FICHA DE TRABALHO SOBRE O FILME “O APEDREJAMENTO DE SORAYA M”
Estamos no ano de 1986, no poeirento e desolado vilarejo de
Kuhbpayeh, no coração do Irão onde o jornalista franco-iraniano Freidoune
Sahebjam (que na vida real é o autor do livro que deu origem ao filme),
para acidentalmente procurando encontrar alguém que conserte o seu carro.
Então, inesperadamente, é descoberto por Zahra, uma mulher que é
considerada louca pelos homens do vilarejo, por insistir que aquele lugar e os
seus habitantes escondem um segredo nefasto. Através de um bilhete, Zahra
combina um encontro secreto com o jornalista em sua casa. Aí começa a narrar os
acontecimentos pedindo que Freidoune registe tudo no seu gravador
para que o resto do mundo saiba o que se passou no dia anterior.

- DADOS BRUTOS -
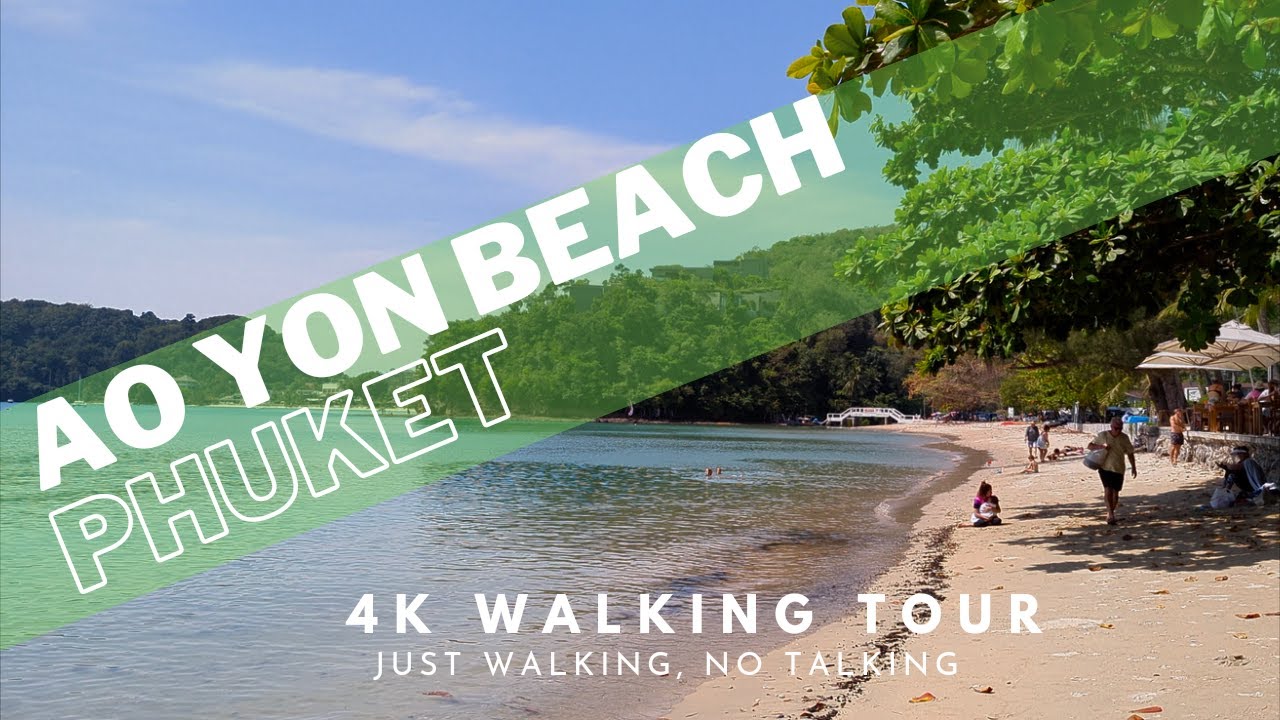 4K no speaking, walking tour of Ao Yon Beach.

- APLIQUE A LEITURA -
[A] Transcreva literalmente o trecho da ficha sobre o filme, começando nas palavras "Então, inesperadamente, é" e parando depois de "no dia anterior.".
[B] De acordo com a ficha sobre o filme, de que forma Zahra combina o encontro secreto com o jornalista?

- TAREFAS RESOLVIDAS -
[A]
Então, inesperadamente, é descoberto por Zahra, uma mulher que é
considerada louca pelos homens do vilarejo, por insistir que aquele lugar e os
seus habitantes escondem um segredo nefasto. Através de um bilhete, Zahra
combina um encontro secreto com o jornalista em sua casa. Aí começa a narrar os
acontecimentos pedindo que Freidoune registe tudo no seu gravador
para que o resto do mundo saiba o que se passou no dia anterior.

[B] Através de um bilhete.